Time to trim!!!!
Stock markets
today reached a high of 5629 and closed at 5505 with a corrective note on
account of Greece debt down grading by Fitch to near default. While the index
hardly fell by 1.5%, stocks in general fell around 8-10% on an average. As
already suggested in my previous blog about the market range of 5400-5700 and
to increase exposure in G-Sec while reducing the same in Equity, we stand tall
and right in our approach to portfolio management and justice to our client
portfolio. As propagated it’s the time to reduce the trading quantity in stocks,
using options as investing strategy will certainly help clients minimize their
losses while remaining invested.
There were some
news and events and data in last week which are worth noting before taking
great exposure in Equity market. I would like to highlight some of them as
these events/data has the ability to jeopardize the rally which we have seen in
the recent past. These news have been collected here from various sources for
the sake of knowledge of the reader of my blog for their understanding on how
to approach markets when we have these kind of news flows
a.
“Euro zone unemployment
reached 10.4 percent at the end of last year, its highest since
the introduction of the European single currency, official data showed late
last month. It is seen peaking at 10.8 percent in the second half of this
year.”
Comment:This might keep
industrial activity under check in EU and will dampen GDP Estimated figures
b.
“China's manufacturing sector
contracted in February for the fourth straight month as new export orders
dropped sharply in the face of the Euro area debt crisis. Trade data for
January showed imports and exports falling at their fastest rate since 2009.”
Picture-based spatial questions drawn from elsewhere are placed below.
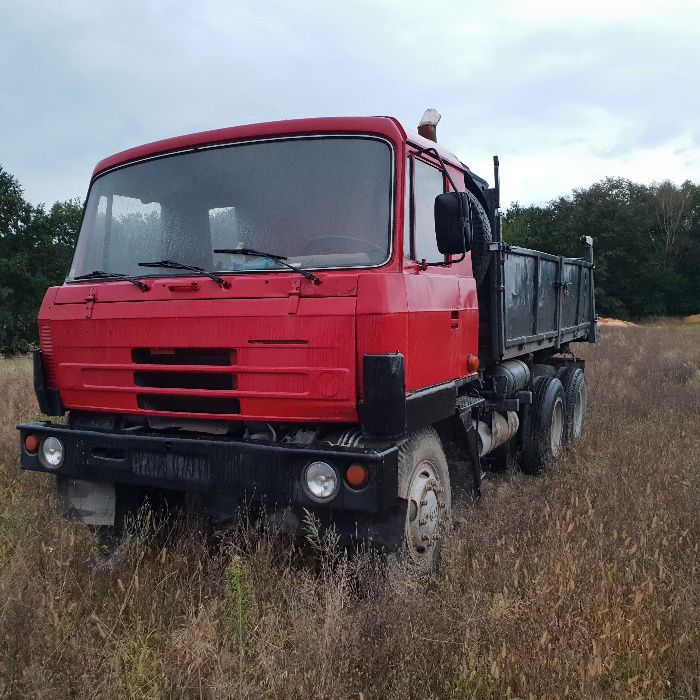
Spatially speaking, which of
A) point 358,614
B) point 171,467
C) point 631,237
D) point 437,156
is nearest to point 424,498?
point 358,614

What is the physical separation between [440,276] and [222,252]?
1.31 metres

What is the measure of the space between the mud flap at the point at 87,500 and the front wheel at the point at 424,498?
74.7 inches

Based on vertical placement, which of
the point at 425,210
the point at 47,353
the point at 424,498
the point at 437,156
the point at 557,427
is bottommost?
the point at 557,427

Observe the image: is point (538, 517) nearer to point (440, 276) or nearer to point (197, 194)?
point (440, 276)

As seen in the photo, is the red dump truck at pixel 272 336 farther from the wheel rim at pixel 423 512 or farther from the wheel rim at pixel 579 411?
the wheel rim at pixel 579 411

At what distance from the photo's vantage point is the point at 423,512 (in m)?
3.95

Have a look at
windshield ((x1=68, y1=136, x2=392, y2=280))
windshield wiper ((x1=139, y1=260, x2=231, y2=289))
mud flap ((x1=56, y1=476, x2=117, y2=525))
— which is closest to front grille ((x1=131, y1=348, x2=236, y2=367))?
windshield wiper ((x1=139, y1=260, x2=231, y2=289))

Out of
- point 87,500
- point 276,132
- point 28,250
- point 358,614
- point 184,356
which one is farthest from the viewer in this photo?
point 28,250

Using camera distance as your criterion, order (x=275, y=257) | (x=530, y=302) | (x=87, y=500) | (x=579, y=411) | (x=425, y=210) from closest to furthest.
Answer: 1. (x=275, y=257)
2. (x=425, y=210)
3. (x=87, y=500)
4. (x=530, y=302)
5. (x=579, y=411)

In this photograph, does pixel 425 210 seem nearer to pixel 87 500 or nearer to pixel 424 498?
pixel 424 498

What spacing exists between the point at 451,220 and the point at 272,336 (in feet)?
3.78

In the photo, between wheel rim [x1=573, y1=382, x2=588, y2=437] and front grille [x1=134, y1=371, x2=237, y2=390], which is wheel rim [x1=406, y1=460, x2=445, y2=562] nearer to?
front grille [x1=134, y1=371, x2=237, y2=390]

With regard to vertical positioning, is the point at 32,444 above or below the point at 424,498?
above

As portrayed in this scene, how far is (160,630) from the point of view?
10.7 ft
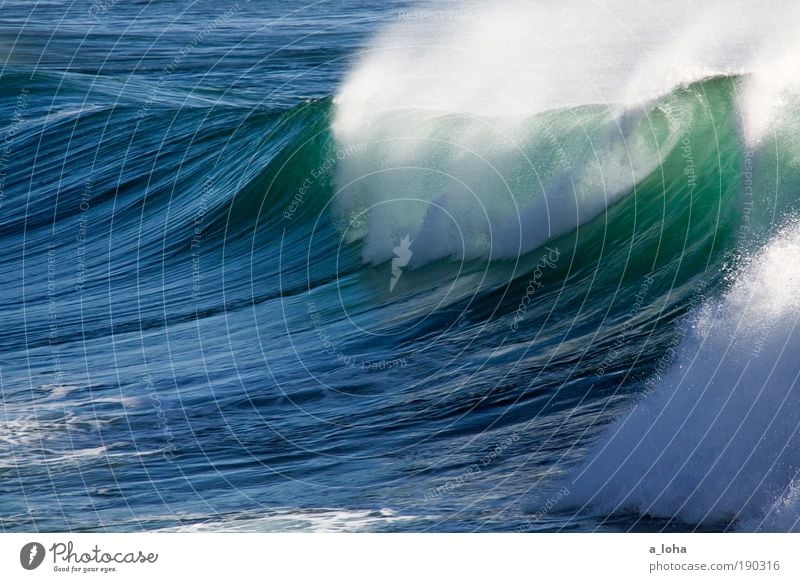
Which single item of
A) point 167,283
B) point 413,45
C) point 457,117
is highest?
Result: point 413,45

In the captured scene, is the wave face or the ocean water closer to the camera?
the wave face

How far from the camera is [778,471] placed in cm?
696

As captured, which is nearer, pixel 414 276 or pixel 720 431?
pixel 720 431

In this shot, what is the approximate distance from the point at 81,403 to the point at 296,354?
187cm

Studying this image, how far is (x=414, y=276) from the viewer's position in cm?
1037

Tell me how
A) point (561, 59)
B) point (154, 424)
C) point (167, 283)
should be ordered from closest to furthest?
point (154, 424) < point (167, 283) < point (561, 59)

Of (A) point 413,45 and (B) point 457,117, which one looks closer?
(B) point 457,117

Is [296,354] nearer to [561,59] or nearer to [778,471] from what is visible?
[778,471]

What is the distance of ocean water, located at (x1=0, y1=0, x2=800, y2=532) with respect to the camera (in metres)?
7.32

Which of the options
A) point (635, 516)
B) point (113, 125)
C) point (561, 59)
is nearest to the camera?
point (635, 516)

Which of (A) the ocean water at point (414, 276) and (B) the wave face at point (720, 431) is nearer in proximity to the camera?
(B) the wave face at point (720, 431)

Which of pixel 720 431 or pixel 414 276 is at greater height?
pixel 414 276

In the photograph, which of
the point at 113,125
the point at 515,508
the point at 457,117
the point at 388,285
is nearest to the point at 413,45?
the point at 457,117

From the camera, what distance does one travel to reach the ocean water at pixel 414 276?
7.32 meters
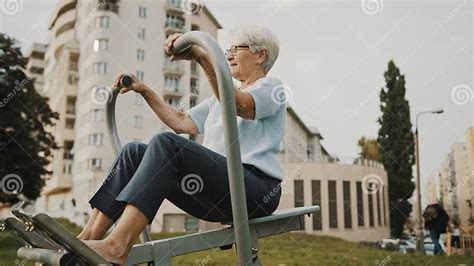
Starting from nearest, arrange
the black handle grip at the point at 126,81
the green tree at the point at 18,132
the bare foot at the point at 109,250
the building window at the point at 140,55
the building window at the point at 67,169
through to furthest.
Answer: the bare foot at the point at 109,250
the black handle grip at the point at 126,81
the green tree at the point at 18,132
the building window at the point at 140,55
the building window at the point at 67,169

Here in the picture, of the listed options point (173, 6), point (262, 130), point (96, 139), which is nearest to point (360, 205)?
point (96, 139)

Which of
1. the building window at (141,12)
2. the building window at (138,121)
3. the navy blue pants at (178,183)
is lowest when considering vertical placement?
the navy blue pants at (178,183)

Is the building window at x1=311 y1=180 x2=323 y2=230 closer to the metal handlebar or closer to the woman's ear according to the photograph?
the woman's ear

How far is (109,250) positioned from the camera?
1.32 m

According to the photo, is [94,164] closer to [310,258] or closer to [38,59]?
[310,258]

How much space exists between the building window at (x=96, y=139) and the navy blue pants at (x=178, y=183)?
25529 millimetres

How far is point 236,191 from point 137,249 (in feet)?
1.38

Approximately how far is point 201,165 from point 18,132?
39.5 ft

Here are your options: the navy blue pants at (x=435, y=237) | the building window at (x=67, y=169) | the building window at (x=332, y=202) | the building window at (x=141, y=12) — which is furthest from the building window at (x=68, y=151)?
the navy blue pants at (x=435, y=237)

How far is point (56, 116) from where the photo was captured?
15242mm

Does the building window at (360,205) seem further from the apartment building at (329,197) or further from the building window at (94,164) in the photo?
the building window at (94,164)

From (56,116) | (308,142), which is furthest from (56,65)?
(308,142)

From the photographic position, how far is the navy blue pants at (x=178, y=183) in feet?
4.53

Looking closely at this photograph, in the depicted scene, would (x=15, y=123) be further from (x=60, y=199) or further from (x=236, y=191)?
(x=60, y=199)
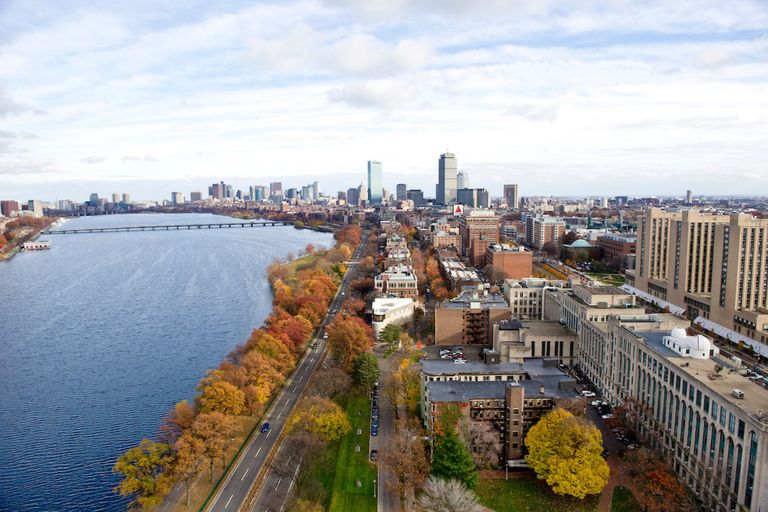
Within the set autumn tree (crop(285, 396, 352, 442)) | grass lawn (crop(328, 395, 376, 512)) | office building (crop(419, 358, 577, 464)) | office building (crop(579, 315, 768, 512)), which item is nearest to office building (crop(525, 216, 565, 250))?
office building (crop(579, 315, 768, 512))

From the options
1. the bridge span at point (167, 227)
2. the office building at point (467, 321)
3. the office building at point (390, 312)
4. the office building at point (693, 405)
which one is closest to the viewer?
the office building at point (693, 405)

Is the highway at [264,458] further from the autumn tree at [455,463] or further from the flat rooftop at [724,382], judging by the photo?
the flat rooftop at [724,382]

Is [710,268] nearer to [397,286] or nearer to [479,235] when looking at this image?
[397,286]

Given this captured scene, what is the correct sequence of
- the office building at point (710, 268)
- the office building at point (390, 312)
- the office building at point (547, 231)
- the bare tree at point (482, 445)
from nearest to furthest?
the bare tree at point (482, 445)
the office building at point (710, 268)
the office building at point (390, 312)
the office building at point (547, 231)

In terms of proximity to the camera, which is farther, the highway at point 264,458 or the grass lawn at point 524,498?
the highway at point 264,458

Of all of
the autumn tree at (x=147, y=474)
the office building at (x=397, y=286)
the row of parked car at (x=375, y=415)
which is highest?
the office building at (x=397, y=286)

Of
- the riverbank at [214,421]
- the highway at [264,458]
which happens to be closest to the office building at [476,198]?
the riverbank at [214,421]

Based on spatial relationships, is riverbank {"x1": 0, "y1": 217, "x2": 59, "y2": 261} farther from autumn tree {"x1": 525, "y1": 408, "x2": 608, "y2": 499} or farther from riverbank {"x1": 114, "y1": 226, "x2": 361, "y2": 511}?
autumn tree {"x1": 525, "y1": 408, "x2": 608, "y2": 499}
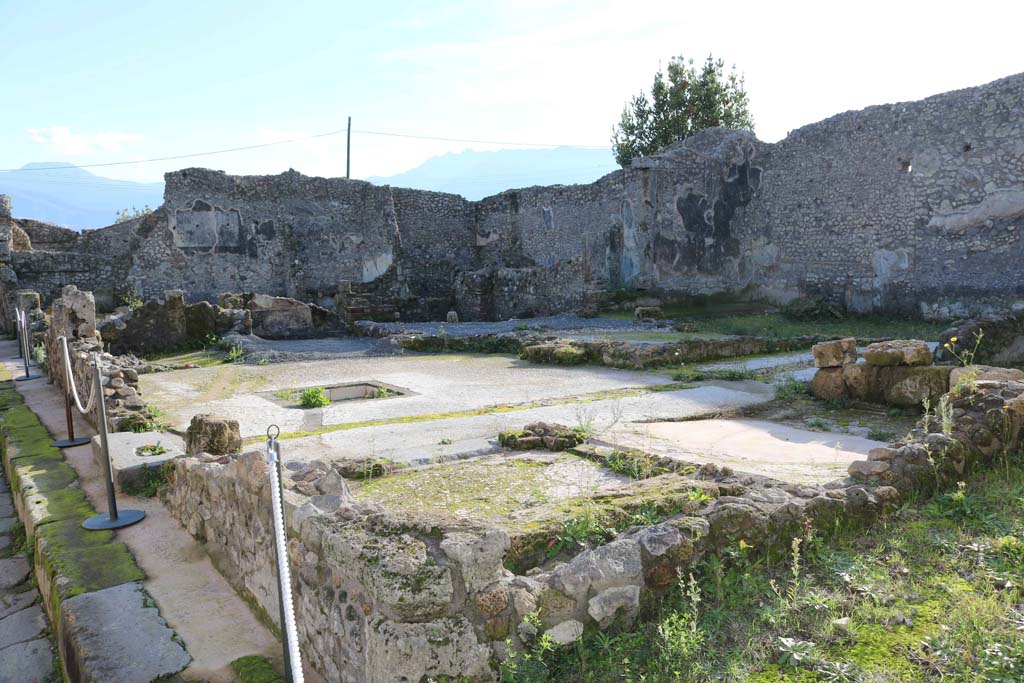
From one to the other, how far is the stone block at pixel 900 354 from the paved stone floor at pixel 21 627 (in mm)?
6082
Comment:This indicates that
actual consumption even in china is not showing pace of recovery despite
Central bank of china cutting rates by 100 basis points in last 3 months. So we
can’t say that even if RBI cuts rate in India, we can expect demand in Industrial
goods/Services or a resultant effect on GDP
c.
Fitch ratings agency on
Wednesday slashed its rating for Greek sovereign debt to “C” from “CCC,”
indicating that default is “highly likely in the near term. In Fitch's opinion,
the exchange, if completed, would constitute a 'distressed debt exchange'
Comment:If history is to
repeat itself, one can expect sub prime like crisis in Europe but this time it
will be default on soverign debt involving many nations. So we have to be
prepared for the worst ever corrections in Equities as and when it happens. Idea
is to keep low exposure in Equities now so that whenever this kind of crisis happens,
One has the fund to Buy Blue-chip stocks at reasonable throw away prices. This
correction will be lifetime buying opportunity.